Un des préjugés les plus tenaces concernant le shoot’em up concerne le supposée incompatibilité du genre avec le support tactile, de par la nature même dudit support et l’essence arcade du genre. Intuitivement parlant, ça tombe sous le sens… Et pourtant! Au fil des ans, les adaptations tactiles de titres arcade ont commencé à tenir la route, grâce à l’introduction et à l’affinement de mécaniques compensant avec brio les limites du support – oui, adieu les sticks et boutons virtuels, et bon débarras !-, et sont apparus des titres pensés à l’origine pour le support, développés pour lui, permettant une rencontre d’autant plus souple entre le dynamisme purement arcade et l’intuitivité organique du tactile. TeslaPunk fait partie de cette génération de jeux qui avaient su offrir du shmup sauce danmaku – ou manic shooter, ou rideau de balles, comme tu veux tu choiz’, cher lecteur – sur tablette avec efficacité, intelligence, s’imposant de fait comme l’un des titres dignes d’intérêt de la gamme « jeux de tir » des stores virtuels auprès des amateurs du genre. Mais si, comme moi, vous avez toujours ce petit doute, cette interrogation tenace qui revient vous titiller systématiquement : « ah, quand même, j’aimerais voir ce que ça donnerait manette en main… », vous êtes au bon endroit, car Klutzgames a décidé d’apporter un élément de réponse ! Voyons ça ensemble pas plus tard que maintenant!

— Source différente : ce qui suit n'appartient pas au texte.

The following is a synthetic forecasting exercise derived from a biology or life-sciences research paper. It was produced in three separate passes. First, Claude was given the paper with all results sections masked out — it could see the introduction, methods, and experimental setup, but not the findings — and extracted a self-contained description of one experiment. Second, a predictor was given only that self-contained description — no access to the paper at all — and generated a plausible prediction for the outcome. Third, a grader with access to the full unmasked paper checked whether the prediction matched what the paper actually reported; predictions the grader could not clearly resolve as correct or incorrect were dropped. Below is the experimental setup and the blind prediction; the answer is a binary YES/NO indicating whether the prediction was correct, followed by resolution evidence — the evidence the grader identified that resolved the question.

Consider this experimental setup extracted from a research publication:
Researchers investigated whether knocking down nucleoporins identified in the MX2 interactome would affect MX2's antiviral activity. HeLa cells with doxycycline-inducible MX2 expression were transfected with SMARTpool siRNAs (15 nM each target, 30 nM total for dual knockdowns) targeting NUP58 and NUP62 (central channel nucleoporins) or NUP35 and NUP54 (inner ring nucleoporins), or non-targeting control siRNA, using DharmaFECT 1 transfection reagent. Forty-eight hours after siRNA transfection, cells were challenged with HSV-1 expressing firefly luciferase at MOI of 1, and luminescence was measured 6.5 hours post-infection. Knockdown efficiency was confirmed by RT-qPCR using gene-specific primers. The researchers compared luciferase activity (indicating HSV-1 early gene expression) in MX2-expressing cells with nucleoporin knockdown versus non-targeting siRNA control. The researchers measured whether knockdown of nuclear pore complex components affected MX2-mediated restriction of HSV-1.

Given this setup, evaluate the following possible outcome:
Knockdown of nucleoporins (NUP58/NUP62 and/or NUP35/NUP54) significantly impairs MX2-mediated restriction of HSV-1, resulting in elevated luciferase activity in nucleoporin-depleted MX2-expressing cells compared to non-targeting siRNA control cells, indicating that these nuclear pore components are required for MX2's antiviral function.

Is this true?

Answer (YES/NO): NO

De la tablette à la Mablette

Première surprise lorsqu’on lance TeslaPunk sur WiiU : le gameplay tactile a été complètement abandonné, laissant place à un maniement classique à la manette, donc. Un peu étonnant vu les origines du titre, mais pas moins salvateur pour autant, puisque pas la peine de tourner autour du pot, le shoot’em up ne se porte jamais mieux que lorsqu’on bouge au stick ou au pad ! Et la règle se vérifie une fois de plus, la maniabilité du titre s’en trouvant d’autant plus agréable et instinctive, même si, j’insiste, le titre s’en sortait à merveille sur tablette. Mais une fois le pad en main, pas photo, c’est mieux. Point barre. Donc exit l’écran tactile de la Mablette, tout se passe sur l’écran de télé, avec un transfert de support parfaitement réussi, à plus forte raison pour ceux qui comme moi apprécient l’étonnante ergonomie de l’énooooorme manette de Nintendo.

Free to P(l)ay

Le modèle originel de TeslaPunk était celui d’un Free-to-play qui assumait ses inspirations arcade. De base, un nombre de crédits était disponible, et libre au joueur de remettre une piécette dans la machine si la vingtaine de parties jouées à l’oeil l’avaient séduit. De même que s’il désirait s’adonner à la pratique sacrilège du « continue », il pouvait là encore mettre la main au porte-monnaie pour s’acheter de la monnaie virtuelle. Ou de recommencer à zéro, comme les « vrais » – et accessoirement les « faux » qui décident par intégrisme de ne jamais voir ce qui se passe au delà du troisième stage -.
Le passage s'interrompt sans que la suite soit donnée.